>> Begin Records shown
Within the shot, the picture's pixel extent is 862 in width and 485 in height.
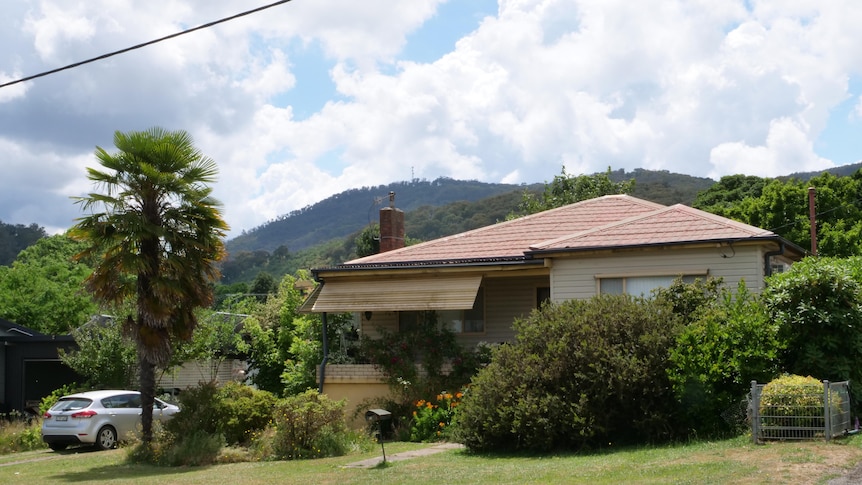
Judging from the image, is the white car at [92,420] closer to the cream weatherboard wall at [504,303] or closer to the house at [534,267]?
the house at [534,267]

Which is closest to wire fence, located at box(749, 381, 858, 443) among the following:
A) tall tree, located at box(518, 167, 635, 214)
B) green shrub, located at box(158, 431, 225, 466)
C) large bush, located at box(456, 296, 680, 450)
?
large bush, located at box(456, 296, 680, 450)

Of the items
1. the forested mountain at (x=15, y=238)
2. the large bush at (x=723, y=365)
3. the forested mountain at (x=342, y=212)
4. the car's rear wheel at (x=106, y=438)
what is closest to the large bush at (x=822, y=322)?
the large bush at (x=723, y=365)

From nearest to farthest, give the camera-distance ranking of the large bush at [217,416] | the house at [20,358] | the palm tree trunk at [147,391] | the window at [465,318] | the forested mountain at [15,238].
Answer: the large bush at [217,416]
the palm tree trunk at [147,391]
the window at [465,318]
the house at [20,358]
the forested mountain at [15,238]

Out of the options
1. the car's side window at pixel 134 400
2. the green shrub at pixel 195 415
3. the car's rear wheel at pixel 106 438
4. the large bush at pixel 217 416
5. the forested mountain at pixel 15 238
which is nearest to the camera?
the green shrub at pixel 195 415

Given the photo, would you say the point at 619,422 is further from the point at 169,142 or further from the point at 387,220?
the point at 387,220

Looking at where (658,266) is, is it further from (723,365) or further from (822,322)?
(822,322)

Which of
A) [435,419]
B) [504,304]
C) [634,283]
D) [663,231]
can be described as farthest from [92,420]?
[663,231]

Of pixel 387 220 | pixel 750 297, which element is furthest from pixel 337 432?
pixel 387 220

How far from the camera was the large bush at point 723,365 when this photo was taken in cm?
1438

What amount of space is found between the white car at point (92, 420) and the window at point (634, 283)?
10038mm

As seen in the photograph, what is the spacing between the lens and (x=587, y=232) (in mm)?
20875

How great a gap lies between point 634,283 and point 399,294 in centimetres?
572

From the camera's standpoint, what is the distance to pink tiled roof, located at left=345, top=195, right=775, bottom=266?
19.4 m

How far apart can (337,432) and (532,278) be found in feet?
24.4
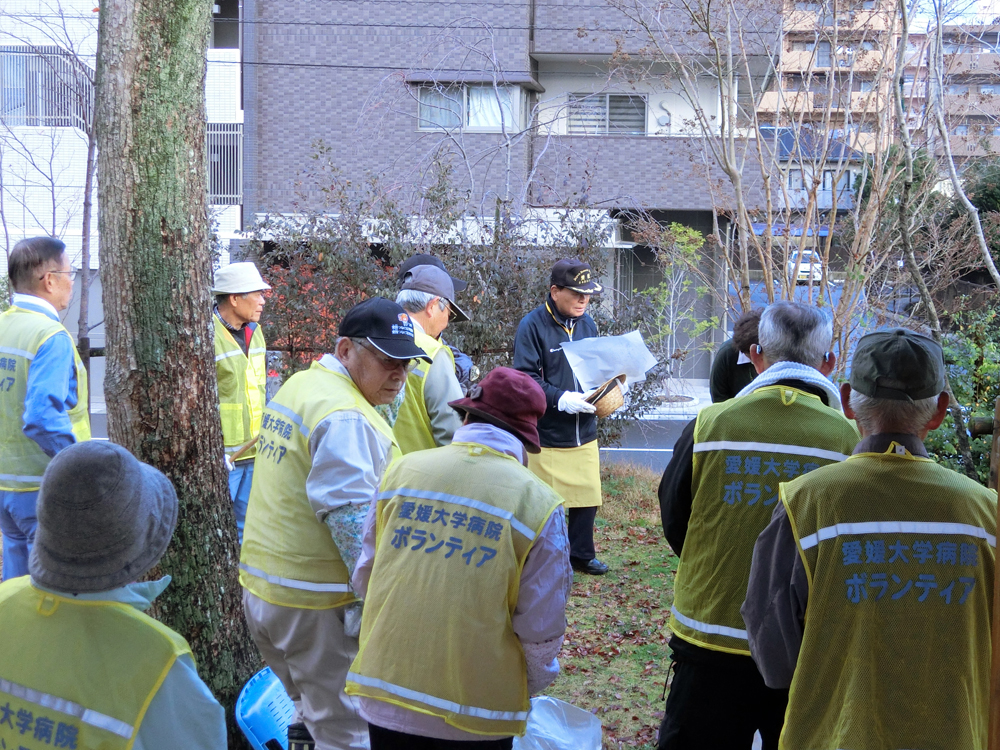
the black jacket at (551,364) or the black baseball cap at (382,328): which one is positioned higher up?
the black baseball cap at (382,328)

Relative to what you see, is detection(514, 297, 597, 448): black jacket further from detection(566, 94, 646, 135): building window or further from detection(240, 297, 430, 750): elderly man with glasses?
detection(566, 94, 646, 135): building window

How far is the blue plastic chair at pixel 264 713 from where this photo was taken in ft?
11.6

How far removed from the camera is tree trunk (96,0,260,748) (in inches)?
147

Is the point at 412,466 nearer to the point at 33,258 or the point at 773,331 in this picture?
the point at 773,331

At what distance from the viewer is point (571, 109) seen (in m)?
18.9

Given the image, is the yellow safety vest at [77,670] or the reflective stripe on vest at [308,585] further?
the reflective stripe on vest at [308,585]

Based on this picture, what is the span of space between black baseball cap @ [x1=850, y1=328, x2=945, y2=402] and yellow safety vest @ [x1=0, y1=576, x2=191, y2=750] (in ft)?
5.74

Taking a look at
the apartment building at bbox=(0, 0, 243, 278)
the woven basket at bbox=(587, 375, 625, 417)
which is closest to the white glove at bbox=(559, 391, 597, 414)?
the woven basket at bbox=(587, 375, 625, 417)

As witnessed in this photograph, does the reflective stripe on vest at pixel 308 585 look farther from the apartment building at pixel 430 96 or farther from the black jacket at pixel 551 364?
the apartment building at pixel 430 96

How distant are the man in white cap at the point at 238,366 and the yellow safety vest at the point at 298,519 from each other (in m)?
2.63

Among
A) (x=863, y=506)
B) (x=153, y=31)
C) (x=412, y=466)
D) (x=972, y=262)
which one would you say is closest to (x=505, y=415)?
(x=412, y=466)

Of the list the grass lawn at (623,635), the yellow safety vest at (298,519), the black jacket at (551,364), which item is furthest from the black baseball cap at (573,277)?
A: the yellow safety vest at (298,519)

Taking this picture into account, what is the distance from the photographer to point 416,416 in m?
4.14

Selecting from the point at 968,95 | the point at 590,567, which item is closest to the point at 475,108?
>> End Records shown
# [Goal]
Each line of the data should be quoted exactly, with pictures left out.

# [Finished exercise]
Within the shot, the picture's pixel extent is 862 in width and 485 in height.
Judging from the image, is the white car at [92,420] closer to the cream weatherboard wall at [504,303] or closer to the house at [534,267]?
the house at [534,267]

Which is closest to wire fence, located at box(749, 381, 858, 443) among the following:
A) tall tree, located at box(518, 167, 635, 214)
B) green shrub, located at box(158, 431, 225, 466)
C) large bush, located at box(456, 296, 680, 450)
?
large bush, located at box(456, 296, 680, 450)

Of the items
1. the forested mountain at (x=15, y=238)
2. the large bush at (x=723, y=365)
3. the forested mountain at (x=342, y=212)
4. the car's rear wheel at (x=106, y=438)
what is closest to the large bush at (x=822, y=322)?
the large bush at (x=723, y=365)

From nearest to farthest, give the camera-distance ranking of the large bush at [217,416] | the house at [20,358] | the palm tree trunk at [147,391] | the window at [465,318] | the forested mountain at [15,238].
Answer: the large bush at [217,416]
the palm tree trunk at [147,391]
the window at [465,318]
the house at [20,358]
the forested mountain at [15,238]

Out of the options
1. the car's side window at pixel 134 400
2. the green shrub at pixel 195 415
3. the car's rear wheel at pixel 106 438
4. the large bush at pixel 217 416
5. the forested mountain at pixel 15 238
which is nearest to the camera?
the green shrub at pixel 195 415

Given the photo, would you say the point at 619,422 is further from the point at 169,142 or further from the point at 387,220?
the point at 387,220

Looking at where (658,266) is, is it further from (723,365) or further from (822,322)?
(822,322)

Which of
A) [435,419]
B) [504,304]
C) [634,283]
D) [663,231]
can be described as farthest from [92,420]?
[663,231]

Of pixel 387 220 | pixel 750 297, which element is furthest from pixel 337 432?
pixel 387 220

How far from the camera was the large bush at point 723,365 when this photo was taken in cm?
1438

What amount of space is found between the white car at point (92, 420) and the window at point (634, 283)?
10038mm

As seen in the photograph, what is the spacing between the lens and (x=587, y=232) (in mm)?
20875

How great a gap lies between point 634,283 and point 399,294 in centimetres?
572

From the camera's standpoint, what is the distance to pink tiled roof, located at left=345, top=195, right=775, bottom=266?
19.4 m

How far apart can (337,432) and (532,278) be found in feet?
24.4
the black jacket at (551,364) or the black baseball cap at (382,328): which one is positioned higher up?
the black baseball cap at (382,328)

Relative to what you see, is detection(514, 297, 597, 448): black jacket further from detection(566, 94, 646, 135): building window or further from detection(240, 297, 430, 750): elderly man with glasses?
detection(566, 94, 646, 135): building window

How far is the blue plastic chair at pixel 264 713 from where this photo was taken in ft?
11.6

How far removed from the camera is tree trunk (96,0,260,748) (in inches)?
147

Is the point at 412,466 nearer to the point at 33,258 or the point at 773,331 in this picture?
the point at 773,331

At what distance from the viewer is point (571, 109) seen (in m)?
18.9

Given the image, is the yellow safety vest at [77,670] or the reflective stripe on vest at [308,585] further?
the reflective stripe on vest at [308,585]

Based on this picture, what is the span of space between black baseball cap @ [x1=850, y1=328, x2=945, y2=402] and yellow safety vest @ [x1=0, y1=576, x2=191, y2=750] (in ft)?
5.74

Taking a look at
the apartment building at bbox=(0, 0, 243, 278)
the woven basket at bbox=(587, 375, 625, 417)
which is closest to the white glove at bbox=(559, 391, 597, 414)?
the woven basket at bbox=(587, 375, 625, 417)

As witnessed in this photograph, does the reflective stripe on vest at pixel 308 585 look farther from the apartment building at pixel 430 96 or farther from the black jacket at pixel 551 364?
the apartment building at pixel 430 96

How distant are the man in white cap at the point at 238,366 and the yellow safety vest at the point at 298,519 from each other (in m)?
2.63

Among
A) (x=863, y=506)
B) (x=153, y=31)
C) (x=412, y=466)
D) (x=972, y=262)
which one would you say is closest to (x=505, y=415)?
(x=412, y=466)

Of the list the grass lawn at (623,635), the yellow safety vest at (298,519), the black jacket at (551,364), which item is furthest from the black baseball cap at (573,277)?
A: the yellow safety vest at (298,519)

Taking this picture into account, what is the distance from the photographer to point 416,416 in m?
4.14

Selecting from the point at 968,95 | the point at 590,567, which item is closest to the point at 475,108?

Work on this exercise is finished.